**Extrait du texte**

La France visée en plein coeur

C’est un attentat terroriste sans précédent qui a visé la France mercredi, décimant presque entièrement la rédaction de l’hebdomadaire satirique Charlie Hebdo. Tant par son niveau d’organisation, le nombre de victimes et surtout sa cible — la liberté de presse —, cette attaque n’a pas d’équivalent dans l’histoire récente de la France.
Vers 11 h 30, deux hommes cagoulés se revendiquant de l’islam se sont présentés en pleine conférence de rédaction dans les petits locaux du journal satirique, rue Nicolas Appert dans le 11e arrondissement de Paris. Les terroristes sont aussitôt montés à l’étage pour mitrailler une dizaine de personnes à la Kalachnikov. En soirée mercredi, le nombre de victimes atteignait 12 morts, dont deux policiers, et 11 blessés. Quatre d’entre eux étaient toujours entre la vie et la mort.
Les auteurs ont pu prendre la fuite et se rendre jusqu’à Reims, dans le nord-est du pays, où une opération policière était en cours au moment d’écrire ces lignes. Les policiers ont effectué des perquisitions dans plusieurs appartements, à la recherche d’indices. Durant ce temps, les suspects ont été identifiés comme étant Saïd et Cherif Kouachi, deux frères de 32 et 34 ans, de même que de Hamyd Mourad (18 ans), qui aurait agi comme chauffeur. Ce dernier, qui est le beau-frère de Chérif Kouachi, s’est rendu aux policiers dans la nuit de mercredi à jeudi, « après avoir vu que son nom circulait sur les réseaux sociaux », a expliqué une source proche du dossier. Il a été placé en garde à vue. Selon différentes sources, les frères Kouachi auraient séjourné en Syrie l’été dernier. Chérif Kouachi est un djihadiste bien connu des services antiterroristes français. Il a été condamné en 2008 pour avoir participé à une filière d’envoi de combattants en Irak.
« Nos héros »
La tuerie a semé la stupeur et la consternation dans toutes les couches de la société française. « C’est une vraie boucherie », a déclaré Rocco Contento, du syndicat de la police nationale. François Hollande s’est aussitôt rendu sur place pour condamner sans la moindre hésitation « un acte terroriste ». Plus tard, en soirée, le président s’est adressé à la nation rappelant que « ces hommes et cette femme sont morts pour l’idée qu’ils se faisaient de la France, c’est-à-dire la liberté […] Ce sont aujourd’hui nos héros ». Trois jours de deuil national ont été décrétés, ainsi qu’un moment de recueillement ce jeudi à midi.
Toute la classe politique française, de Jean-Luc Mélenchon, du Front de gauche, à Marine Le Pen, présidente du Front national, a emboîté le pas à ses dirigeants et dénoncé un crime odieux contre la liberté de presse. Réunis à l’Élysée, des responsables religieux musulmans, protestant, juif, orthodoxe et bouddhiste ont affirmé « que la République laïque et ses valeurs, notamment la liberté de conscience, la démocratie et la liberté de la presse, demeurent aux fondements de notre vivre-ensemble ». L’imam de Drancy, Hassen Chalghoumi, s’est immédiatement rendu sur les lieux du drame pour inciter les musulmans à manifester leur désapprobation.

**Travail demandé**
Les affirmations suivantes concordent-elles avec l’article ci-dessus ? Répondez par oui ou par non et citez les mots de l’article qui le justifient.
(a) Les deux hommes cagoulés sont arrivés au journal vers 11 h 30.
(b) Hamyd Mourad a été arrêté par les policiers lors de l’opération menée à Reims.
(c) Trois jours de deuil national ont été décrétés.

**Données recueillies**
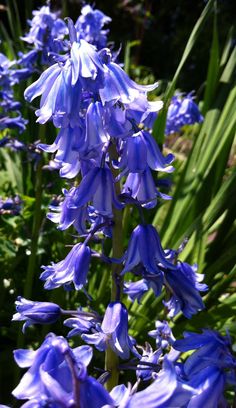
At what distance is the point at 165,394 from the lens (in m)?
0.71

**Corrigé**
(a) Oui : « Vers 11 h 30, deux hommes cagoulés se revendiquant de l’islam se sont présentés en pleine conférence de rédaction ».
(b) Non : « s’est rendu aux policiers dans la nuit de mercredi à jeudi ».
(c) Oui : « Trois jours de deuil national ont été décrétés ».